[llvm] r209854 - LoopVectorizer: Add a check that the backedge taken count + 1 does not overflow
Arnold Schwaighofer
aschwaighofer at apple.com
Thu May 29 15:10:01 PDT 2014
Author: arnolds
Date: Thu May 29 17:10:01 2014
New Revision: 209854
URL: http://llvm.org/viewvc/llvm-project?rev=209854&view=rev
Log:
LoopVectorizer: Add a check that the backedge taken count + 1 does not overflow
The loop vectorizer instantiates be-taken-count + 1 as the loop iteration count.
If this expression overflows the generated code was invalid.
In case of overflow the code now jumps to the scalar loop.
Fixes PR17288.
Modified:
llvm/trunk/lib/Transforms/Vectorize/LoopVectorize.cpp
llvm/trunk/test/Transforms/LoopVectorize/induction.ll
llvm/trunk/test/Transforms/LoopVectorize/runtime-check-readonly.ll
Modified: llvm/trunk/lib/Transforms/Vectorize/LoopVectorize.cpp
URL: http://llvm.org/viewvc/llvm-project/llvm/trunk/lib/Transforms/Vectorize/LoopVectorize.cpp?rev=209854&r1=209853&r2=209854&view=diff
==============================================================================
--- llvm/trunk/lib/Transforms/Vectorize/LoopVectorize.cpp (original)

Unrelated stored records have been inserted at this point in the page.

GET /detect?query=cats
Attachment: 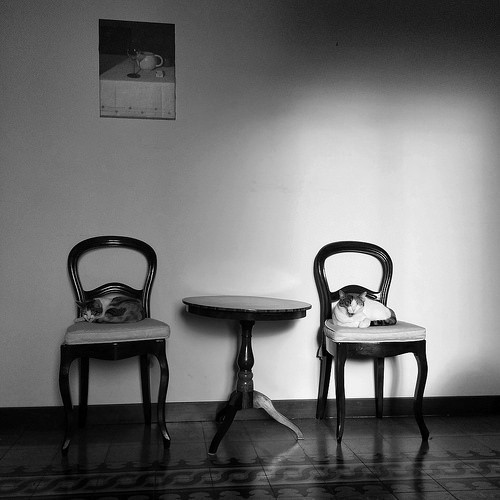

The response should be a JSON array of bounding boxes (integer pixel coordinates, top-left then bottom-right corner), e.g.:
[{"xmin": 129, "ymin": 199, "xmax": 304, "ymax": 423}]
[
  {"xmin": 73, "ymin": 295, "xmax": 146, "ymax": 324},
  {"xmin": 331, "ymin": 292, "xmax": 397, "ymax": 330}
]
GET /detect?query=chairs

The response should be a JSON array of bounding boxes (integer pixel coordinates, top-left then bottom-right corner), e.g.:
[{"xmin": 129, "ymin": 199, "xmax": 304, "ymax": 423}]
[
  {"xmin": 58, "ymin": 236, "xmax": 175, "ymax": 454},
  {"xmin": 314, "ymin": 241, "xmax": 430, "ymax": 446}
]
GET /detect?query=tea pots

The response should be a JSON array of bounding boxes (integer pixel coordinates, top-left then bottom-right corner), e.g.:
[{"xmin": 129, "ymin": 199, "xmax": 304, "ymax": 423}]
[{"xmin": 136, "ymin": 51, "xmax": 163, "ymax": 72}]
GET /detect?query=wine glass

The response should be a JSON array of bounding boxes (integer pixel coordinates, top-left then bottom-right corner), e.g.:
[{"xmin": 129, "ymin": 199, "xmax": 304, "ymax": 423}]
[{"xmin": 127, "ymin": 47, "xmax": 143, "ymax": 78}]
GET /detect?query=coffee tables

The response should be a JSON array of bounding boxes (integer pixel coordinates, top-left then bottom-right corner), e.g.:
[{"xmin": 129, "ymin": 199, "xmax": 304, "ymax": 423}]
[{"xmin": 183, "ymin": 295, "xmax": 313, "ymax": 458}]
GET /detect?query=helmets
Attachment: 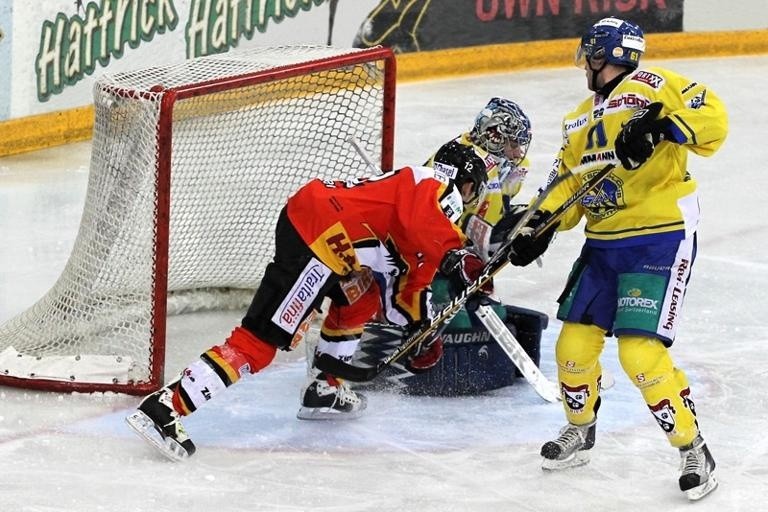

+++ llvm/trunk/lib/Transforms/Vectorize/LoopVectorize.cpp Thu May 29 17:10:01 2014
@@ -1909,20 +1909,23 @@ void InnerLoopVectorizer::createEmptyLoo
the vectorized instructions while the old loop will continue to run the
scalar remainder.
- [ ] <-- vector loop bypass (may consist of multiple blocks).
- / |
- / v
- | [ ] <-- vector pre header.
- | |
- | v
- | [ ] \
- | [ ]_| <-- vector loop.
- | |
- \ v
- >[ ] <--- middle-block.
- / |
- / v
- | [ ] <--- new preheader.
+ [ ] <-- Back-edge taken count overflow check.
+ / |
+ / v
+ | [ ] <-- vector loop bypass (may consist of multiple blocks).
+ | / |
+ | / v
+ || [ ] <-- vector pre header.
+ || |
+ || v
+ || [ ] \
+ || [ ]_| <-- vector loop.
+ || |
+ | \ v
+ | >[ ] <--- middle-block.
+ | / |
+ | / v
+ -|- >[ ] <--- new preheader.
| |
| v
| [ ] \
@@ -1936,6 +1939,7 @@ void InnerLoopVectorizer::createEmptyLoo
BasicBlock *OldBasicBlock = OrigLoop->getHeader();
BasicBlock *BypassBlock = OrigLoop->getLoopPreheader();
BasicBlock *ExitBlock = OrigLoop->getExitBlock();
+ assert(BypassBlock && "Invalid loop structure");
assert(ExitBlock && "Must have an exit block");
// Some loops have a single integer induction variable, while other loops
@@ -1958,15 +1962,31 @@ void InnerLoopVectorizer::createEmptyLoo
IdxTy->getPrimitiveSizeInBits())
ExitCount = SE->getTruncateOrNoop(ExitCount, IdxTy);
- ExitCount = SE->getNoopOrZeroExtend(ExitCount, IdxTy);
+ const SCEV *BackedgeTakeCount = SE->getNoopOrZeroExtend(ExitCount, IdxTy);
// Get the total trip count from the count by adding 1.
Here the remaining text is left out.